En vista de mi cara de
asombro y antes de que hiciera algún reclamo por derechos de autor,
me dijo complaciente: “En gratitud ahora puedes gozar de las dos”.
Agradecí pero decliné. Nunca he sido lo mío el ‘menage-a-trois’.
Además me moría del susto de lo que pudieran hacerme.
Por múltiples circunstancias de este tenor resolví cortar con los
poemas de amor.
Las chicas que con ellos me levantaba, a la hora de partir
cobijas lo primero que me devolvían eran los poemas despedazados.
Entonces me solazaba en escribir poemas de desamor, que son los
que ahora practico y me procuran levantes más efectivos que con la
versificación pedigüeña.
El poema de desamor es una
especie de patente de divorcio de la saliente, que en no pocas
ocasiones termina en fotocopia futura con la presente.
Pasan sobre todo los hombres en los romances por estadios bien
definidos:
el enamoramiento o flechazo
hacia la mujer más bella que miraron sus ojo, y por ingenua
deducción la más pura;
el cortejo (del que participan, en veces, el inocente poema, las
flores, la sortija, la serenata, la invitación a comer o a bailar o
a mirar el rosicler del atardecer);
el cuadre (donde intervienen el pechiche, las carantoñas, el
apapacho, los arrumacos, los arrechuches, la caricia profunda, el
desfogue, el éxtasis mutuo);
la consolidación con o sin ministerio, con o sin cohabitación
permanente, con o sin hijos, con o sin responsabilidad consecuente,
con o sin felicidad aparente;
la infidelidad (donde el uno se va con otra y la otra se va con
uno),
la desilusión, decepción, desengaño, desamor y despecho con
destrucción de cartas y de retratos, intentos de suicidio o por lo
menos de abandono del mundo. Más el poema de desamor para cuadrar
caja.

_Datos proporcionados_:
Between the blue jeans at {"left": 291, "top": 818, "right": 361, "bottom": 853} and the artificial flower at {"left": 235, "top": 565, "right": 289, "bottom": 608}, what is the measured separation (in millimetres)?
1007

_Enunciado de la tarea_:
Transcribe literalmente el pasaje del texto sobre los poemas de desamor que va desde "Por múltiples circunstancias" hasta "versificación pedigüeña.", incluido este último. Responde basándote únicamente en el texto de origen.

_Respuesta_:
Por múltiples circunstancias de este tenor resolví cortar con los
poemas de amor.
Las chicas que con ellos me levantaba, a la hora de partir
cobijas lo primero que me devolvían eran los poemas despedazados.
Entonces me solazaba en escribir poemas de desamor, que son los
que ahora practico y me procuran levantes más efectivos que con la
versificación pedigüeña.